Exercise inputs ▸

────

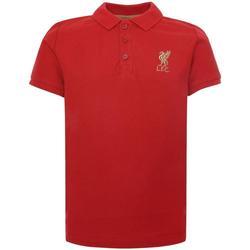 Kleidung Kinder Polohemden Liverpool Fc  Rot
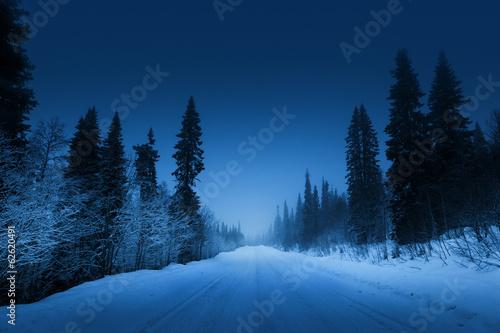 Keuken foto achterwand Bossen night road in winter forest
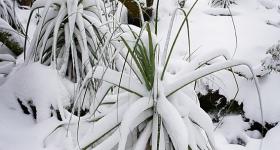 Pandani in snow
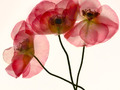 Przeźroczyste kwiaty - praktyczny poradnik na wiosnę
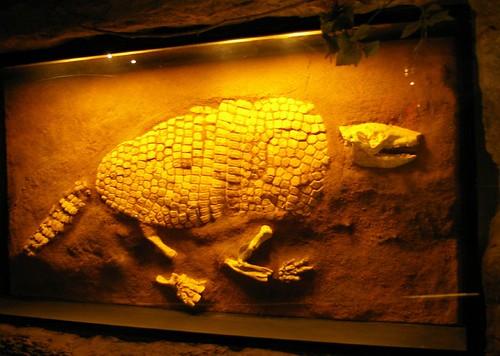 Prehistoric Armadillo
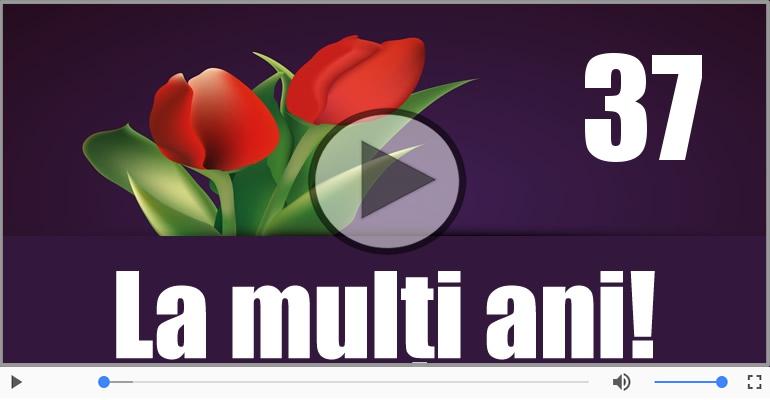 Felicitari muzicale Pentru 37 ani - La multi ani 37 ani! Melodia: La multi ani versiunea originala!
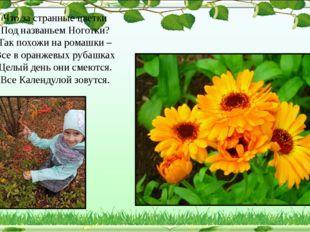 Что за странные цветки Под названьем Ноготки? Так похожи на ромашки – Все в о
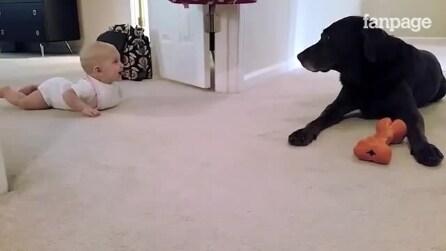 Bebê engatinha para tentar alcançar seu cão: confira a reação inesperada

────

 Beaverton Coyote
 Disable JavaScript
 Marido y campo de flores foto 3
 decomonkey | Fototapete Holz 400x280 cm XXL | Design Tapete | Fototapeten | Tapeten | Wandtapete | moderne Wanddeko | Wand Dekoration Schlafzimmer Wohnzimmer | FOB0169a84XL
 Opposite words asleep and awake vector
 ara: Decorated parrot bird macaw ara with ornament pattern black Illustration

────

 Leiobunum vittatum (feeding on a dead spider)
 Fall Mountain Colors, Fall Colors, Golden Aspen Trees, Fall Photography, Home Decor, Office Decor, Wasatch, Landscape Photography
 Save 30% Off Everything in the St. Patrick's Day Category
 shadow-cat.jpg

────

Work instructions ▸
Your reply should hold nothing but the lines above, from the one containing "Prehistoric Armadillo" to the one containing "Bebê engatinha para", reproduced exactly minus the pictures.

Exercise output ▸
 Prehistoric Armadillo
 Felicitari muzicale Pentru 37 ani - La multi ani 37 ani! Melodia: La multi ani versiunea originala!
 Что за странные цветки Под названьем Ноготки? Так похожи на ромашки – Все в о
 Bebê engatinha para tentar alcançar seu cão: confira a reação inesperada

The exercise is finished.